CatBoost vs. Light GBM vs. XGBoost
Who is going to win this war of predictions and on what cost? Let’s explore.
By Alvira Swalin, University of San Francisco
I recently participated in this Kaggle competition (WIDS Datathon by Stanford) where I was able to land up in Top 10 using various boosting algorithms. Since then, I have been very curious about the fine workings of each model including parameter tuning, pros and cons and hence decided to write this blog. Despite the recent re-emergence and popularity of neural networks, I am focusing on boosting algorithms because they are still more useful in the regime of limited training data, little training time and little expertise for parameter tuning.
Since XGBoost (often called GBM Killer) has been in the machine learning world for a longer time now with lots of articles dedicated to it, this post will focus more on CatBoost & LGBM. Below are the topics we will cover-
- Structural Differences
- Treatment of categorical variables by each algorithm
- Understanding Parameters
- Implementation on Dataset
- Performance of each algorithm
Structural Differences in LightGBM & XGBoost
LightGBM uses a novel technique of Gradient-based One-Side Sampling (GOSS) to filter out the data instances for finding a split value while XGBoost uses pre-sorted algorithm & Histogram-based algorithm for computing the best split.

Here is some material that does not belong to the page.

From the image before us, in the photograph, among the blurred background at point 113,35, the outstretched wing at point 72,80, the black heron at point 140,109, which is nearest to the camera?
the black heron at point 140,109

Here instances means observations/samples.
First let us understand how pre-sorting splitting works-
- For each node, enumerate over all features
- For each feature, sort the instances by feature value
- Use a linear scan to decide the best split along that feature basis information gain
- Take the best split solution along all the features
In simple terms, Histogram-based algorithm splits all the data points for a feature into discrete bins and uses these bins to find the split value of histogram. While, it is efficient than pre-sorted algorithm in training speed which enumerates all possible split points on the pre-sorted feature values, it is still behind GOSS in terms of speed.
So what makes this GOSS method efficient? In AdaBoost, the sample weight serves as a good indicator for the importance of samples. However, in Gradient Boosting Decision Tree (GBDT), there are no native sample weights, and thus the sampling methods proposed for AdaBoost cannot be directly applied. Here comes gradient-based sampling.
Gradient represents the slope of the tangent of the loss function, so logically if gradient of data points are large in some sense, these points are important for finding the optimal split point as they have higher error
GOSS keeps all the instances with large gradients and performs random sampling on the instances with small gradients. For example, let’s say I have 500K rows of data where 10k rows have higher gradients. So my algorithm will choose (10k rows of higher gradient+ x% of remaining 490k rows chosen randomly). Assuming x is 10%, total rows selected are 59k out of 500K on the basis of which split value if found.
The basic assumption taken here is that samples with training instances with small gradients have smaller training error and it is already well-trained.
In order to keep the same data distribution, when computing the information gain, GOSS introduces a constant multiplier for the data instances with small gradients. Thus, GOSS achieves a good balance between reducing the number of data instances and keeping the accuracy for learned decision trees.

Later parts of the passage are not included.